++++ Исходный текст
Конечно, каждый мой следующий фильм несколько больше и сложнее предыдущего. Но я стараюсь, чтобы они были не очень дорогими, чтобы контроль оставался в моих руках, а работали со мной только те, кто понимает и ценит мою работу. Снимать для большой голливудской студии я бы, наверное, не стал. Хотя всерьез мне и не предлагали. 

— Расскажите о выборе музыки для картины: Губайдулина, Шнитке, Бах, Шуберт…

— Я долго не решался вообще использовать музыку в фильме, так что все еще нахожусь в поиске, пытаюсь понять, что мне подходит. Хотя музыку сам очень люблю. В начале съемок у меня было несколько идей, но я отбросил их одну за другой. Во время монтажа мне пришли в голову новые мысли: я почувствовал дух картины и понял, в какой музыке она нуждается. Я сразу решил, что оригинальный саундтрек мне ни к чему — хватит той музыки, которая уже написана. Просто чувствовал: сюда подойдет Бах, здесь идеальна Губайдулина. 

— Тон фильма в итоге получился очень серьезным. Чересчур. 

— Да? А мне кажется, что Бах в финале звучит ужасно смешно! Я не хочу преувеличенной комедии в моих картинах, но хочу, чтобы люди смеялись. И смеясь, никогда бы не понимали, уместно это или нет. Музыка помогает противопоставить серьезные темы абсурдным обстоятельствам. Мне кажется, картина у меня получилась довольно забавной. Не знаю, чувство юмора у всех разное… Я сам много смеялся и когда снимал, и когда смотрел, что получилось. 

A-One Films

— То есть, вас не смущает, если публика смеется?

— Я рад любой реакции, и чем сильнее, тем лучше! Но все-таки надеюсь быть понятым. Я не указываю людям, что хорошо, а что плохо, я просто хочу, чтобы они сами задавали себе эти вопросы, понемногу отказываясь от привычных табу. 

— Табу часто связаны с религиозными предрассудками.

— Да, «Убийство священного оленя» затрагивает и проблему веры. В фильме говорится и о том, во что мы верим, и о том, как эта вера кардинально меняется в крайних обстоятельствах. 

— А вы, кстати, любите Еврипида и античные трагедии?

— В школе он мне казался невероятно скучным, и понадобилось много лет, чтобы постепенно начать понимать, о чем он писал свои трагедии. Это приходит только с возрастом. Сегодня я часто думаю над этим, и очень люблю именно «Ифигению в Авлиде». Но я — не режиссер размышляющий. Когда я снимаю фильм, то действую импульсивно, интуитивно реагирую на разные ситуации. Получается то, что получается. А смысл и связи фильма, например, с Еврипидом уже потом мне объясняете вы.
++++++++
Вопросы:
- 1) Соответствуют ли интервью утверждения (а), (б), (в)? Ответьте «да» или «нет» и дайте точную цитату из интервью. (а) Для фильма был написан оригинальный саундтрек. (б) Большая голливудская студия всерьез предлагала снять фильм. (в) В школе Еврипид казался скучным.
- 2) Перескажите в виде краткого списка абзац интервью, начинающийся словами «Я долго не решался вообще использовать музыку». Сохраните его главные факты.
- 3) Какие композиторы упоминаются в интервью? Перечислите всех.
++++ Исходные данные
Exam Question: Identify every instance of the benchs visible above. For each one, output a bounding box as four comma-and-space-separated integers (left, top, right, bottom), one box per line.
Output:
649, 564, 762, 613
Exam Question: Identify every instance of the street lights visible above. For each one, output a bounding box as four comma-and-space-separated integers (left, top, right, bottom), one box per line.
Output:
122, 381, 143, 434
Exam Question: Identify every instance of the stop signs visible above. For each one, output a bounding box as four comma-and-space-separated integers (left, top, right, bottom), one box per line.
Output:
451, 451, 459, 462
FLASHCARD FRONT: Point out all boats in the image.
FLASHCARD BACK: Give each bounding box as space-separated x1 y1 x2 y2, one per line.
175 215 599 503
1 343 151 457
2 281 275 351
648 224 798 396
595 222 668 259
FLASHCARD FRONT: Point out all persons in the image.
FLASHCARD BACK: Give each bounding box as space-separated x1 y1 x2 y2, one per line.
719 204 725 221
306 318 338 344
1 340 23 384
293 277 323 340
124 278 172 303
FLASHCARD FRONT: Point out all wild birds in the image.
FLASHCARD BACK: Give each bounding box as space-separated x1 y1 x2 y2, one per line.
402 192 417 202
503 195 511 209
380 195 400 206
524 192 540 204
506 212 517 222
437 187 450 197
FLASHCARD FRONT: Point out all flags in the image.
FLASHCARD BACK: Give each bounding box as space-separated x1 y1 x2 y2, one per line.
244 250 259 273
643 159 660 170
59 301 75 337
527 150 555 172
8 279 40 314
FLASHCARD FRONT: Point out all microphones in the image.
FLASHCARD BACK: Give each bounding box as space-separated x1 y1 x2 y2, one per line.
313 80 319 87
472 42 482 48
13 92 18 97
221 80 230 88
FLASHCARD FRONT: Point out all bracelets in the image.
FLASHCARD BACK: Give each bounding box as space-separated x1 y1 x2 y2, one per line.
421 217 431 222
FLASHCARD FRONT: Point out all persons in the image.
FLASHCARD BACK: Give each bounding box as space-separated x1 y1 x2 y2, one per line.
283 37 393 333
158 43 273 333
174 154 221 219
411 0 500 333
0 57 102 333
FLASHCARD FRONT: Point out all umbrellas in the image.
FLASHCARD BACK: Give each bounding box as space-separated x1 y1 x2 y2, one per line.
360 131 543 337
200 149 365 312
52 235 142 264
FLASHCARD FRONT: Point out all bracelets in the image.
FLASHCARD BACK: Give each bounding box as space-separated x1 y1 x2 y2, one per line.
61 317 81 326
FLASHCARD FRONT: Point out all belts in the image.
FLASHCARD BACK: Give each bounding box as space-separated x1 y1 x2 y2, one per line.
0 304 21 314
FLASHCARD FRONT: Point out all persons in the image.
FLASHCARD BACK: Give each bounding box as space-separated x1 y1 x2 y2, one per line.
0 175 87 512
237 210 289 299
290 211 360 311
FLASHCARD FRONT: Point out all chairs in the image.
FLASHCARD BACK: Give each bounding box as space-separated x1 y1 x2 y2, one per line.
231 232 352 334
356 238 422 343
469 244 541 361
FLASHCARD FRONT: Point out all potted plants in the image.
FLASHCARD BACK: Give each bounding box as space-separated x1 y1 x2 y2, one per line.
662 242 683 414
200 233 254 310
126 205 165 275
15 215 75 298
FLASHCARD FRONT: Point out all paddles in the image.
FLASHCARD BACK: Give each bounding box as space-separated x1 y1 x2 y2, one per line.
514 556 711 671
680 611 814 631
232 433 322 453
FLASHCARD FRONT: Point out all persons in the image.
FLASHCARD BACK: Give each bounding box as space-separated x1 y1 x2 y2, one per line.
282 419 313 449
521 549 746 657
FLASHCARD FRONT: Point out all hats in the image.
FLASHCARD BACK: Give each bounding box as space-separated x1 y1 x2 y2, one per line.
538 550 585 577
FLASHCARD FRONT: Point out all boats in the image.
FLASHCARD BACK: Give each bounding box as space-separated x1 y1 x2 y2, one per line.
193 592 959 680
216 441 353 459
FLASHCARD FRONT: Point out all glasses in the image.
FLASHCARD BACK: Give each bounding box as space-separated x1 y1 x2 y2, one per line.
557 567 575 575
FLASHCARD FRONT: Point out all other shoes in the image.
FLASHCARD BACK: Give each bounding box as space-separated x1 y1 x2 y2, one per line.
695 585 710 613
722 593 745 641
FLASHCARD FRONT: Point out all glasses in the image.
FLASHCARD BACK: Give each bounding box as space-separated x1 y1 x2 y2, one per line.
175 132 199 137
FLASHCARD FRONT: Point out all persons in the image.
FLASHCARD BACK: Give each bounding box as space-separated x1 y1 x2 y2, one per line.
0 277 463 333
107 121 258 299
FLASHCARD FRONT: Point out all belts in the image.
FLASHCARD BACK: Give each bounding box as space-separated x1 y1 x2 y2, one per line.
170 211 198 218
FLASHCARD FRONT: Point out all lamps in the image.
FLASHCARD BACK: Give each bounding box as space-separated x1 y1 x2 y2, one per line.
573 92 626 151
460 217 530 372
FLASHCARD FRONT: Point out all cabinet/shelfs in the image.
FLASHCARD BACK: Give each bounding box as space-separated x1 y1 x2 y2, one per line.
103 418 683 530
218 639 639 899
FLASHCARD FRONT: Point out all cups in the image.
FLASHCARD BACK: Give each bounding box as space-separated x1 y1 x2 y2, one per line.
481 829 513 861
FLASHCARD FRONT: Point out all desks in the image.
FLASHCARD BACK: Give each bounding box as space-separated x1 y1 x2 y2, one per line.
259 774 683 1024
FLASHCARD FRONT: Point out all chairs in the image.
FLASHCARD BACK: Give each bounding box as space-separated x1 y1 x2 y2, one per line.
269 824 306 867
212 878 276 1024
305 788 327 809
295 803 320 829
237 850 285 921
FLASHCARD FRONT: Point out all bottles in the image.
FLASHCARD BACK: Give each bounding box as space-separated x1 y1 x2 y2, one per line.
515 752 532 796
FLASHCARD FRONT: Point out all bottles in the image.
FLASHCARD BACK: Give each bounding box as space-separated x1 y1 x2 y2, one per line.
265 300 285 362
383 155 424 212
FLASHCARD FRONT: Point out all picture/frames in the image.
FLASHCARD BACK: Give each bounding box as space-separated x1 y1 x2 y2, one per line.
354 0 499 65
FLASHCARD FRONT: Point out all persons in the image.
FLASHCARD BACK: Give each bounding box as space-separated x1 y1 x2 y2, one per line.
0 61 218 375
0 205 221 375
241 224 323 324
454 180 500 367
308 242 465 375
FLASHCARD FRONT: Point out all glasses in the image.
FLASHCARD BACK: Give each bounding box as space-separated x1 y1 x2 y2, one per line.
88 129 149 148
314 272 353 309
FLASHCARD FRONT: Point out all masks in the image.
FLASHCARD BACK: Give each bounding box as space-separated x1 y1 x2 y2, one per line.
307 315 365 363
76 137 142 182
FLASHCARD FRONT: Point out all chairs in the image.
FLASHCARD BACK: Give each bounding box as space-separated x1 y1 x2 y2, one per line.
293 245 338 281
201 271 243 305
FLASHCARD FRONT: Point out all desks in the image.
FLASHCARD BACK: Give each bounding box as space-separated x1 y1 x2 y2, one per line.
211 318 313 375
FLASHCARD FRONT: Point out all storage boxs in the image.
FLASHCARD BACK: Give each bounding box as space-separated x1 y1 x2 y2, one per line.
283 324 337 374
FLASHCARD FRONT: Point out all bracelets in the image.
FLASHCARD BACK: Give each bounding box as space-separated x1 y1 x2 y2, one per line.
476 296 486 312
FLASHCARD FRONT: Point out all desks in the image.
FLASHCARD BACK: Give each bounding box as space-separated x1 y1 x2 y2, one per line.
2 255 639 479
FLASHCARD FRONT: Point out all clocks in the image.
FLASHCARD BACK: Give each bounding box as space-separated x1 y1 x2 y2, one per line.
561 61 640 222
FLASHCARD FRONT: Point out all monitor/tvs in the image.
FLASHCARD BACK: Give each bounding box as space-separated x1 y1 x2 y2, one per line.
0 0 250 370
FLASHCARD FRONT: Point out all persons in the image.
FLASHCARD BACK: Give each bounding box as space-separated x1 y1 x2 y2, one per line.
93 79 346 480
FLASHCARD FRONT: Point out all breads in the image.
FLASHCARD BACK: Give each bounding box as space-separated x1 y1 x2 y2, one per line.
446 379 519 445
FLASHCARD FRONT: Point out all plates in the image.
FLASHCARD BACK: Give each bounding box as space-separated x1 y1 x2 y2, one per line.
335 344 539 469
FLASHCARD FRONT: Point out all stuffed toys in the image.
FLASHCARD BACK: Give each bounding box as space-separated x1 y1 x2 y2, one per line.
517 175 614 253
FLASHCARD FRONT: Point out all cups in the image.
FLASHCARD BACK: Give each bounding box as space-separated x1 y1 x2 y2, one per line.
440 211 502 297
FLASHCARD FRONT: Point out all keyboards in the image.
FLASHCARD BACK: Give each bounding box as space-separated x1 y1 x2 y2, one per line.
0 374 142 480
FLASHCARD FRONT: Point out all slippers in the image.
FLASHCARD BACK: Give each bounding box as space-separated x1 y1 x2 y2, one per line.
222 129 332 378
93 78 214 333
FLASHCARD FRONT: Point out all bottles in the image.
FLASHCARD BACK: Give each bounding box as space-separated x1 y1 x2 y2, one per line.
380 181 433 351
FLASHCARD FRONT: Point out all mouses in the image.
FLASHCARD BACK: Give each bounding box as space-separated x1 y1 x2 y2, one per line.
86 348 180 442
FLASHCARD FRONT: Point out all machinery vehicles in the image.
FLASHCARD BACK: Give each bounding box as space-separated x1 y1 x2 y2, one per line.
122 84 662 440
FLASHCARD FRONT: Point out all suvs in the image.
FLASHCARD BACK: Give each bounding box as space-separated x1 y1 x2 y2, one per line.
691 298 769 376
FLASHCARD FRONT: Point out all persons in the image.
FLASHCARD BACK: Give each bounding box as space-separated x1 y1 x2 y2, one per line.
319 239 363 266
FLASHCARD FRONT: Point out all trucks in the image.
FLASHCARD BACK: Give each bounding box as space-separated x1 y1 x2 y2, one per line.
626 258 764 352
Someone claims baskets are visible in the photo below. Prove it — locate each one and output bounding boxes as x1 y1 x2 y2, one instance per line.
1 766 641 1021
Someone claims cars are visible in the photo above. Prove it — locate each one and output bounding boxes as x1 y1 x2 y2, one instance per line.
++++++++
Нумерованные ответы:
- 1)
(а) Нет: «Я сразу решил, что оригинальный саундтрек мне ни к чему — хватит той музыки, которая уже написана».
(б) Нет: «Хотя всерьез мне и не предлагали».
(в) Да: «В школе он мне казался невероятно скучным».

- 2)
- Долгие сомнения, стоит ли вообще использовать музыку в фильме. Поиск подходящей музыки продолжается, хотя сама музыка очень любима.
- Несколько идей, возникших в начале съемок, были отброшены одна за другой.
- Во время монтажа пришло ощущение духа картины и понимание, какая музыка ей нужна.
- Решение отказаться от оригинального саундтрека и взять уже написанную музыку.
- Выбор по чутью: где-то подходит Бах, где-то идеальна Губайдулина.

- 3) Губайдулина, Шнитке, Бах, Шуберт.